Hacker News new | comments | show | ask | jobs | submit login
Go Python, Go: Stream Processing for Python (wallaroolabs.com)
251 points by spooneybarger 10 days ago | hide | past | web | 66 comments | favorite

What about the use of Pony? I did not hear about it before but I do like some of the ideas of the language I read on their website. However, they also state "Pony is pre-1.0. We regularly have releases that involve breaking changes. This lack of stability is plenty of reason for many projects to avoid using Pony." How are you going to deal with that?

I personally work at both Wallaroo Labs and am on the Pony core team. A number of engineers at Wallaroo Labs are committers to Pony. We are active members in the Pony community and a large driver of many of those breaking changes to Pony. At least 3/4 of the breaking changes to Pony over the last 9 months came from us at Wallaroo Labs. From our side it's not particularly problematic to make the occassional update.

"At least 3/4 of the breaking changes to Pony over the last 9 months came from us at Wallaroo Labs." -> And you're proud of yourselves ?!?

(Just kidding of course).

I'm going to be writing a blog post on this, but you inspired me to touch on it a bit.

When we went looking at what we should use to implement Wallaroo, one of the things that appealed to us about Pony was that it was a high-performance actor based runtime that we could help mold. We gave consideration to writing our own implementation in C but, we'd still be working on that rather than talking here on HN now if we had.

Pony has gotten us quite a bit. The runtime was used for a number of production projects at one of the major banks so we knew that while there might be some bugs (what code doesn't have them) that we could use it to jumpstart our process.

I gave a talk about Pony and its relation to Wallaroo where I put out the figure of 18 months. I think that as a wild ass guess, using the Pony runtime saved us about 18 months of work to build the foundation we want/need for Wallaroo.
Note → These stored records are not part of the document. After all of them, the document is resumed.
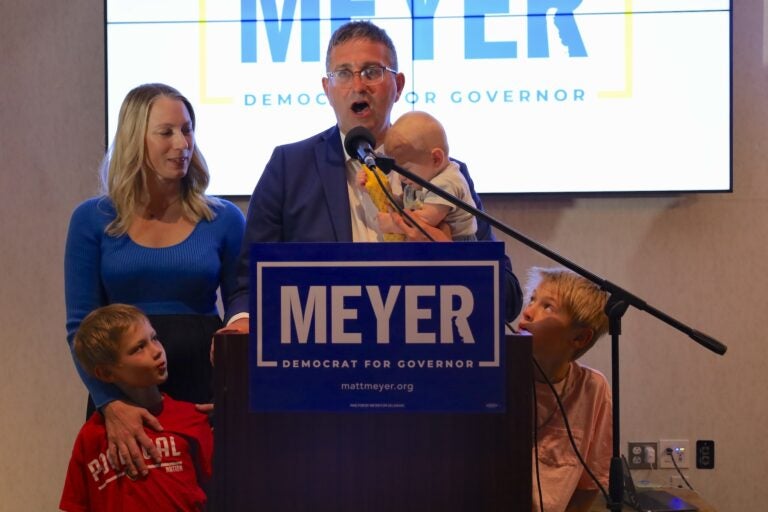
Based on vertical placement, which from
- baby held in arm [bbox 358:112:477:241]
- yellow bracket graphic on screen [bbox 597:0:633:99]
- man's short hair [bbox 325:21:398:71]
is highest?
yellow bracket graphic on screen [bbox 597:0:633:99]

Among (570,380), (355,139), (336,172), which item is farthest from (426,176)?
(570,380)

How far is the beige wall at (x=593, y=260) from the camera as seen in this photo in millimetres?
3531

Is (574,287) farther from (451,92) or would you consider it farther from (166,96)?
(451,92)

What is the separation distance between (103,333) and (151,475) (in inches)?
14.1

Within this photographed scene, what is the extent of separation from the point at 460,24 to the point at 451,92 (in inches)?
10.8

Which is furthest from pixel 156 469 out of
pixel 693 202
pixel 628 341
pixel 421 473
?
pixel 693 202

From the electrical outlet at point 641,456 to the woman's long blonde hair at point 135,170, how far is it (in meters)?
2.09

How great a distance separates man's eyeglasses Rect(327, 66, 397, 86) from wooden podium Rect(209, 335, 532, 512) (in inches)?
35.3

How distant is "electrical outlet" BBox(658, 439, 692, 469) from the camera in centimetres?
351

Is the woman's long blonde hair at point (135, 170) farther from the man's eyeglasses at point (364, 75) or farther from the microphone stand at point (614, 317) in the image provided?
the microphone stand at point (614, 317)

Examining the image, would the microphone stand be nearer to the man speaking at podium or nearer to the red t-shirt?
the man speaking at podium

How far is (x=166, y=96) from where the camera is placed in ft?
7.74

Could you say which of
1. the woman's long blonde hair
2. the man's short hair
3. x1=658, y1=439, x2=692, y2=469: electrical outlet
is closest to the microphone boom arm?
the man's short hair

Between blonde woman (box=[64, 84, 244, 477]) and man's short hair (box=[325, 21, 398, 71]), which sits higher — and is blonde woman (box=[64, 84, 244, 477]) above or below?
below
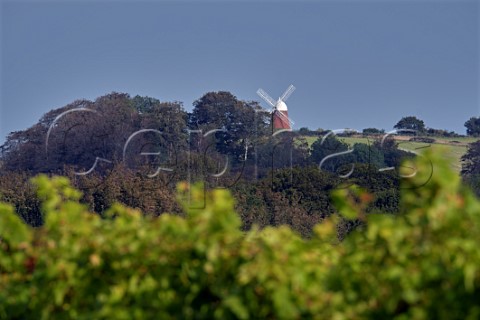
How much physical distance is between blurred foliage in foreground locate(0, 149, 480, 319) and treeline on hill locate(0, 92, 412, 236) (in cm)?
3721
Speaking as a member of the Wallaroo Labs team, it's really nice to have a community based project that you can help mold and grow with. It's been a boon to us as a small development shop in a way that either writing from scratch ourselves or using an existing more widely used runtime wouldn't be.

Speaking as a Pony core team member, I encourage other companies who think they could benefit from a high-performance actor based runtime to have a look at Pony. You could have a large hand in shaping it into the runtime that you need.
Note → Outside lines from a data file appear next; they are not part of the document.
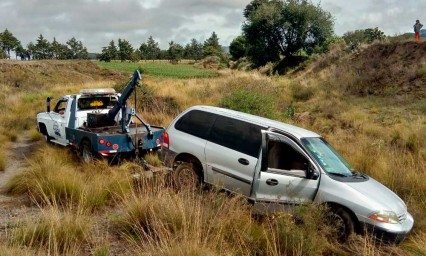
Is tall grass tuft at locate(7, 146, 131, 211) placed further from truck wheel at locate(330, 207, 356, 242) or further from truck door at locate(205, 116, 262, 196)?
truck wheel at locate(330, 207, 356, 242)

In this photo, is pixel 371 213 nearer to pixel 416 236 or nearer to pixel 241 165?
pixel 416 236

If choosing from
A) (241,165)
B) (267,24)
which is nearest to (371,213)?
(241,165)

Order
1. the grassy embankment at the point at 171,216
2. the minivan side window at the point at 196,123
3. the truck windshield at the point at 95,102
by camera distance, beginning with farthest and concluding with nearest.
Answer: the truck windshield at the point at 95,102 → the minivan side window at the point at 196,123 → the grassy embankment at the point at 171,216

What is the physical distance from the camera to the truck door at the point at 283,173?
6500 millimetres

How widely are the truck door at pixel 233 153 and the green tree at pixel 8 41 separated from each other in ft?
338

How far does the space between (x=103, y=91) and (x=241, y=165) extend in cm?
668

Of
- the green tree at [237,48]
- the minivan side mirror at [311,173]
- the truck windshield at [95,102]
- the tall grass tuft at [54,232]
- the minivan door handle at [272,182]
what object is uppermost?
the green tree at [237,48]

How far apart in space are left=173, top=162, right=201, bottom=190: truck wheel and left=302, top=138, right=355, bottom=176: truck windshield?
211 cm

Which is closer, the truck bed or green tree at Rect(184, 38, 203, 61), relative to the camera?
the truck bed

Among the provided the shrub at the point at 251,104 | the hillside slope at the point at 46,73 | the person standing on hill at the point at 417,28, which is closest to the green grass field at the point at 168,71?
the hillside slope at the point at 46,73

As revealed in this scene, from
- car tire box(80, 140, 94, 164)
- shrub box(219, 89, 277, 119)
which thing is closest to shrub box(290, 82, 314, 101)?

There are quite a interesting ideas floating on Quora about Pony[1]. Unfortunately, after the demise of Casualty where the original authors worked, the language didn't seem to go anywhere.
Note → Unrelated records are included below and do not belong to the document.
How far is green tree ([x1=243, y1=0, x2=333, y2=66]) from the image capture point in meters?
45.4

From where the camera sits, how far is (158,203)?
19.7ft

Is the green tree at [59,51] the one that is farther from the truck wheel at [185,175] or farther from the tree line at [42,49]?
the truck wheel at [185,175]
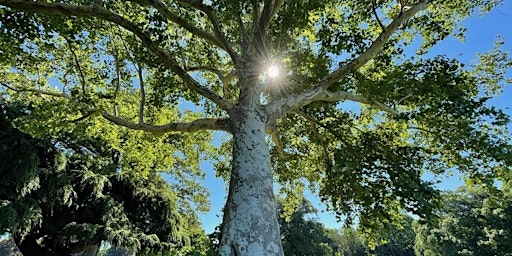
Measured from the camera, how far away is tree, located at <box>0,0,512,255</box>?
5.11 m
[1]: https://www.quora.com/What-is-your-experience-with-using-Pon...

Speaking as a member of the Pony community, the Pony community has done quite well since Casuality ceased to exist. I addressed this on the Pony mailing list a while back:


I'd also like to note that the statement that Sylvan is no longer involved in the Pony community in that post is very offbase. He's a founding member of the Pony core team and still actively involved.

Hi, I'm Sylvan Clebsch, the designer of Pony. I'm very much involved in Pony, as are most of the Causality founders in various ways. It's unfortunate that this kind of misinformation keeps being passed around.

Good to know that Sylvan! Honest suggestion: you should debunk that misinformation on Quora which has a bigger audience than HN here.

While the comments about being pythonic are valid, I think this looks fantastic and I'll take it for a spin around the block. Are you using this in your production environment already?

In regards to the 'name' being a function - a class attribute might indeed be more correct but a function allows for dynamic computation names where its applicable.

Thank you harel for you kind comment. We aren't using it in our production environment as we don't have one. We are the builders of Wallaroo. We've done a number of POCs with various clients and are moving towards production deployments with them.

Re the API: if you want to take part in helping shape the next version of the API, please reach out to me personally (via the email address in my HN profile) or via:

* #wallaroo on freenode

* our user mailing list: https://groups.io/g/wallaroo

We did the initial version of the API based on feedback from a couple clients we were working with. We're actively looking for feedback from a larger group of folks as we move forward.

If you did POC's did it turn into Prod? If not why not? Do people use it in prod is what I think is meant.

Not yet but it's looking like the first couple will happen in Q1 or Q2 next year.

Why not really depends per location. None have been because we didn't pass the POC. Most so far have been that it works well and now it's a matter of slotting into the roadmap at those companies.

> In regards to the 'name' being a function - a class attribute might indeed be more correct but a function allows for dynamic computation names where its applicable.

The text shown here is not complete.